Jamais je n'aurais cru être emballé à ce point par une comédie franco-franchouillarde tendance bourgeoisie campagnarde, et pourtant, avec une subtile classe et à travers un riche éventail de thèmes typiquement Assayasien, on plonge dans cette immense réflexion sur l'art dans toute sa globalité : sa transmission, son marché, sa valeur, même son utilité au détour d'une petite scène rigolote, peut être la meilleure.

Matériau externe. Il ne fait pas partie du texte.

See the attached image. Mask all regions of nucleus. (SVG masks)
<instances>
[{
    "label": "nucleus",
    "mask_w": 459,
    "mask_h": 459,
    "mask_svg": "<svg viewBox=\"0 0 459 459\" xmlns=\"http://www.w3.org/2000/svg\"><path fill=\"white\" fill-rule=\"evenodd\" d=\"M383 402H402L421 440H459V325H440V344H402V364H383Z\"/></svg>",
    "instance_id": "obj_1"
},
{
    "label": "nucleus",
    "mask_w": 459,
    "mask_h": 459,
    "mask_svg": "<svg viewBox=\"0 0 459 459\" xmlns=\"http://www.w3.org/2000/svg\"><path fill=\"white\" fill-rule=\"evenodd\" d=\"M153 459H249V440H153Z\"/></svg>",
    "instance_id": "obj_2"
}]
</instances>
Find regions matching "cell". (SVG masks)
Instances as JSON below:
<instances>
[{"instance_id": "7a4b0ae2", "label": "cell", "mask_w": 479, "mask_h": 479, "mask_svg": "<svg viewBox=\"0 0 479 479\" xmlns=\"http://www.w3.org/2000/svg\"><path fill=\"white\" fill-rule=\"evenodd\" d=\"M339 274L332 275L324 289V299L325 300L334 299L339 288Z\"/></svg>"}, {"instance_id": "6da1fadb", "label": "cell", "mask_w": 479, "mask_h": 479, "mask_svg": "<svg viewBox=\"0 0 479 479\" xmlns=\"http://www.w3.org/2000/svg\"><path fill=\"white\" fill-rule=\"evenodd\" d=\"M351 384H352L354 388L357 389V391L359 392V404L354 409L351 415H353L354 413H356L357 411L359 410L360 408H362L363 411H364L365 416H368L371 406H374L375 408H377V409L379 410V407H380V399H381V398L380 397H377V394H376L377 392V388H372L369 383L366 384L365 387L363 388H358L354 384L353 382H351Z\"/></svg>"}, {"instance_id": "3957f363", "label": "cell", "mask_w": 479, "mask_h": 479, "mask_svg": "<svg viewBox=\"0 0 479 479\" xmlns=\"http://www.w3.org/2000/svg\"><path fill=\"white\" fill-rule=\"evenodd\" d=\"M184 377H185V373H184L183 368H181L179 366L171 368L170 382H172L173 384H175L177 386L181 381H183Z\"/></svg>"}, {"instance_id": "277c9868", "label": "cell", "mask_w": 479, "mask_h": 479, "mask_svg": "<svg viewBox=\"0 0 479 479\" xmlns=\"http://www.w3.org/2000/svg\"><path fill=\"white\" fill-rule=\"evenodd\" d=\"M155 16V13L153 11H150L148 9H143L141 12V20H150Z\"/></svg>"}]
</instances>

Assayas dresse un schéma cohérent, pose les fondements d'un débat beaucoup plus large qu'il n'y paraît sur l'héritage (le fils de Clint Eastwood fait même une apparition), et l'Histoire de l'art en général (géniale scène au musée d'Orsay), puis, poignant, confronte la valeur de l'argent à celle de l'affectif.
La mise en scène est tout simplement virtuose, toujours en mouvement fluide, sans jamais laisser passer un détail, sur la psychologie des personnages, sur un objet, sur un décor, sur une forme graphique, sur la complexité du monde, mais aussi sur sa simplicité. A noter cette brillante alchimie entre Adrienne qui essaye de se rajeunir, et Jérémie qui essaye de se vieillir, comme constat froid des codes actuels de notre société prédatrice. Ne pas être trop vieux, ne pas être trop jeune.

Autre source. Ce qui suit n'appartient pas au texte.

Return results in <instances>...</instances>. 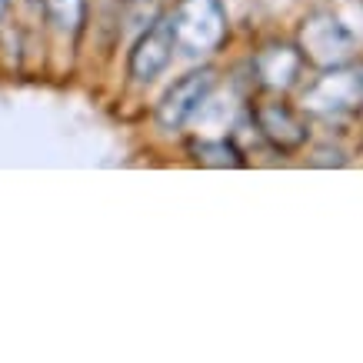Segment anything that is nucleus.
<instances>
[{
    "label": "nucleus",
    "instance_id": "nucleus-1",
    "mask_svg": "<svg viewBox=\"0 0 363 363\" xmlns=\"http://www.w3.org/2000/svg\"><path fill=\"white\" fill-rule=\"evenodd\" d=\"M177 47L190 57L213 54L227 40L230 21L220 0H180L170 13Z\"/></svg>",
    "mask_w": 363,
    "mask_h": 363
},
{
    "label": "nucleus",
    "instance_id": "nucleus-2",
    "mask_svg": "<svg viewBox=\"0 0 363 363\" xmlns=\"http://www.w3.org/2000/svg\"><path fill=\"white\" fill-rule=\"evenodd\" d=\"M300 57L313 64L317 70H333V67L350 64L357 57V37L337 13L317 11L300 23Z\"/></svg>",
    "mask_w": 363,
    "mask_h": 363
},
{
    "label": "nucleus",
    "instance_id": "nucleus-3",
    "mask_svg": "<svg viewBox=\"0 0 363 363\" xmlns=\"http://www.w3.org/2000/svg\"><path fill=\"white\" fill-rule=\"evenodd\" d=\"M300 107L313 117H343L350 111L363 107V70L360 67H333L323 70V77H317L303 90Z\"/></svg>",
    "mask_w": 363,
    "mask_h": 363
},
{
    "label": "nucleus",
    "instance_id": "nucleus-4",
    "mask_svg": "<svg viewBox=\"0 0 363 363\" xmlns=\"http://www.w3.org/2000/svg\"><path fill=\"white\" fill-rule=\"evenodd\" d=\"M213 87H217V70H213V67H200V70L184 74V77L160 97V104H157V113H154L157 127L164 133L180 130V127L203 107V100H210Z\"/></svg>",
    "mask_w": 363,
    "mask_h": 363
},
{
    "label": "nucleus",
    "instance_id": "nucleus-5",
    "mask_svg": "<svg viewBox=\"0 0 363 363\" xmlns=\"http://www.w3.org/2000/svg\"><path fill=\"white\" fill-rule=\"evenodd\" d=\"M174 50H177L174 23H170V17H160V21L150 23V27L140 33V40L133 44L130 60H127L130 77L137 80V84H154L167 67H170Z\"/></svg>",
    "mask_w": 363,
    "mask_h": 363
},
{
    "label": "nucleus",
    "instance_id": "nucleus-6",
    "mask_svg": "<svg viewBox=\"0 0 363 363\" xmlns=\"http://www.w3.org/2000/svg\"><path fill=\"white\" fill-rule=\"evenodd\" d=\"M253 123L274 150L280 154H297L300 147L310 140L307 123L300 121V113L284 104V100H264L253 107Z\"/></svg>",
    "mask_w": 363,
    "mask_h": 363
},
{
    "label": "nucleus",
    "instance_id": "nucleus-7",
    "mask_svg": "<svg viewBox=\"0 0 363 363\" xmlns=\"http://www.w3.org/2000/svg\"><path fill=\"white\" fill-rule=\"evenodd\" d=\"M253 70H257V80L267 90H280L284 94V90L300 84L303 57H300L297 47H290V44H270L253 57Z\"/></svg>",
    "mask_w": 363,
    "mask_h": 363
},
{
    "label": "nucleus",
    "instance_id": "nucleus-8",
    "mask_svg": "<svg viewBox=\"0 0 363 363\" xmlns=\"http://www.w3.org/2000/svg\"><path fill=\"white\" fill-rule=\"evenodd\" d=\"M194 160L203 167H243V154L233 147L227 137H217V140H200L194 143Z\"/></svg>",
    "mask_w": 363,
    "mask_h": 363
},
{
    "label": "nucleus",
    "instance_id": "nucleus-9",
    "mask_svg": "<svg viewBox=\"0 0 363 363\" xmlns=\"http://www.w3.org/2000/svg\"><path fill=\"white\" fill-rule=\"evenodd\" d=\"M44 11L57 30L77 33L87 17V0H44Z\"/></svg>",
    "mask_w": 363,
    "mask_h": 363
},
{
    "label": "nucleus",
    "instance_id": "nucleus-10",
    "mask_svg": "<svg viewBox=\"0 0 363 363\" xmlns=\"http://www.w3.org/2000/svg\"><path fill=\"white\" fill-rule=\"evenodd\" d=\"M7 7H11V0H0V21H4V13H7Z\"/></svg>",
    "mask_w": 363,
    "mask_h": 363
}]
</instances>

Le film fait écho à L'Aimée de Desplechin (quand Clean le faisait à Roi et Reine) à tel point qu'on croirait un dialogue entre les deux cinéastes (La scène forte de la maison vide laisse même entrevoir le fantôme de Desplechin). Puis, Assayas reprend le contrôle total de son cinéma avec cette dernière scène fantastique, sa réponse simple et transversale à toutes les questions qu'il a emmêlé deux heures durant. Un espèce de plan-séquence insouciant qui réconcilie les générations, les jeunes et les morts.
Mais subsiste néanmoins cette vision foudroyante de la solitude d'une grand mère, une fois que les enfants sont partis, comme pour nous rappeler que dans ce grand foutoir rock'n'roll, la vie est belle et bien sans pitié.